→ Instructions to follow: Could the listing be repeated exactly, with every picture dropped?

[Opening Data section section]

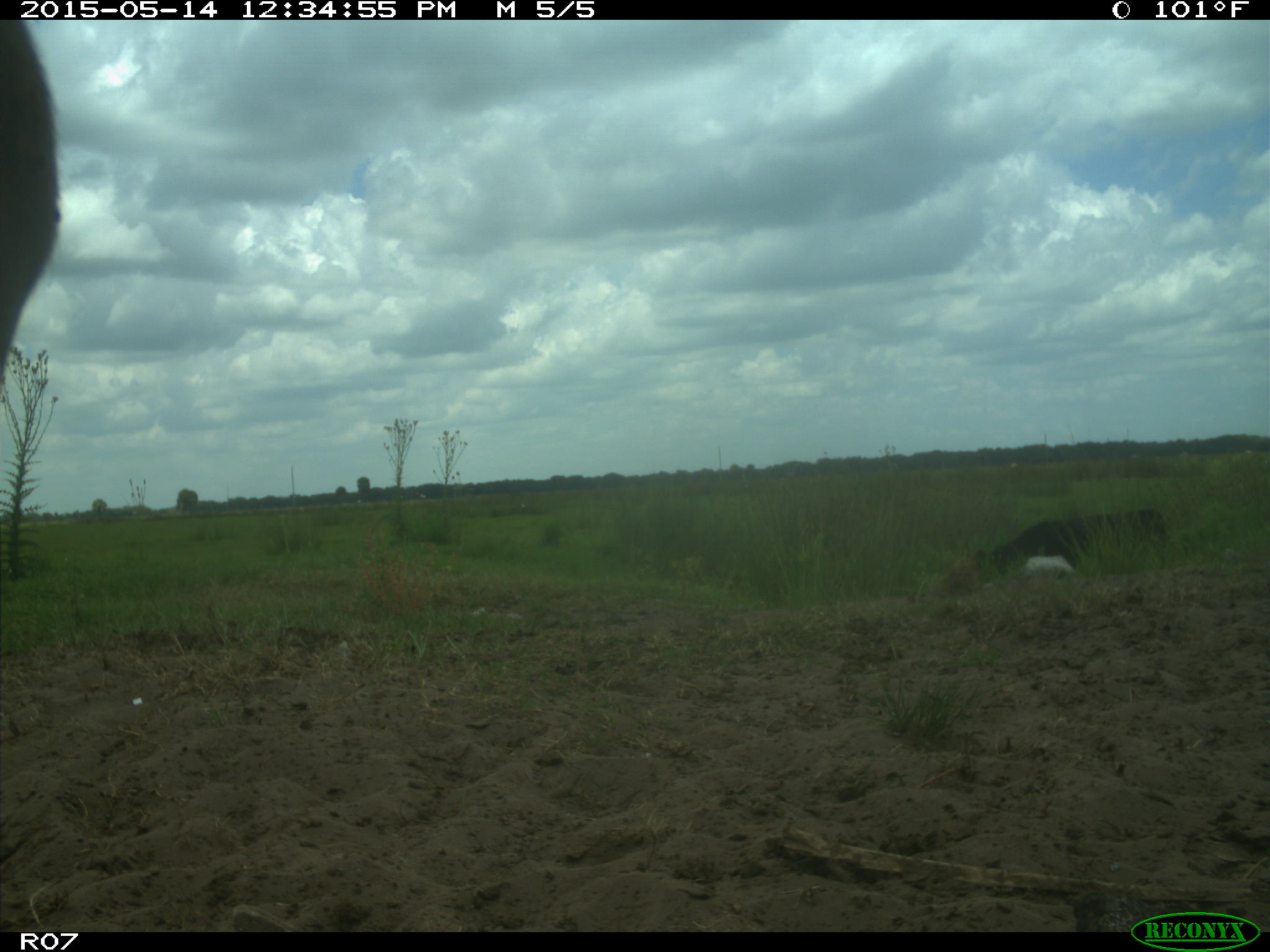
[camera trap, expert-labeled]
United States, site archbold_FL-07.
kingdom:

[Closing Data section section]

→ Output:
[camera trap, expert-labeled]
United States, site archbold_FL-07.
kingdom:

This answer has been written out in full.